How economy looks to the man who wrote the book

Nobel laureate Paul Samuelson blames crisis partly on 'fiendish' financial engineering on Wall Street.

How does the man who literally wrote the book on economics regard the current financial crisis and emerging global recession?

Paul A. Samuelson's first answer is a bit understated.

"It's very serious," says the author of "Economics," the tome that served as a primer on the subject for several generations of college students. It is, he says, much more than the bursting of a big price bubble in the housing market, a phenomenon the US has experienced before with less ill effect.

Then the 1970 Nobel Prize winner unloads both barrels. It's so bad now, Dr. Samuelson says, in part because of "fiendish, Frankenstein financial engineering" by Wall Street that "obliterated" the transparency of the resulting derivative financial instruments now sinking banks and other institutions in the United States, Europe, and elsewhere.

He also criticizes federal regulators for allowing "unconscionable superleveraging" – that is, some financial firms borrowed as much as 30 and 40 times their own capital to make investments, creating a perilous financial position.

Samuelson, now a professor emeritus at the Massachusetts Institute of Technology in Cambridge, suggests that the US government "may have to do a lot of spending" to get the economy back on track. That approach, he adds, is "reminiscent" of what President Franklin Roosevelt did to help bring the nation out of the Great Depression of the 1930s, a time when Samuelson was studying economics at Harvard University.

College-educated Americans of a certain age probably know Samuelson as the economist whose textbook gave them a grounding in that subject. For decades after it was first published in 1948, "Economics" was the bestselling economics textbook in the US. It has been translated into 41 languages. In total, more than 4 million copies have been sold.

Of course, Samuelson is not the only economist to suggest the time is ripe for greater fiscal stimulus.

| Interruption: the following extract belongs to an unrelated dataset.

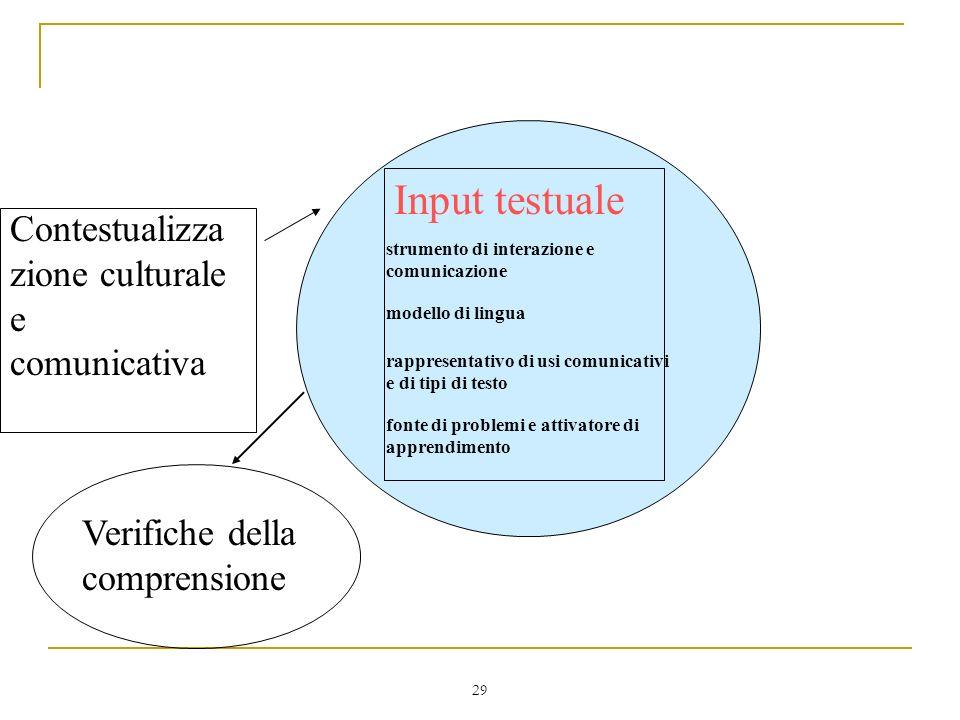 29 strumento di interazione e comunicazione Input testuale modello di lingua rappresentativo di usi comunicativi e di tipi di testo fonte di problemi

Dean Baker of the Center for Economic and Policy Research, a Washington think tank, calls for Washington to provide $300 billion to $400 billion to states and municipalities to spend on infrastructure, green retrofitting of buildings, and other useful projects that will provide new jobs or maintain old ones.

Baker suspects the labor market will remain weak through 2010 or 2011.

Lower interest rates useful

Samuelson also welcomes last Wednesday's coordinated half a percentage point cut in interest rates by six major central banks, including the Federal Reserve. Some economists had been calling for a full percentage point cut to what is known as the federal funds rate, from 2 percent to 1 percent.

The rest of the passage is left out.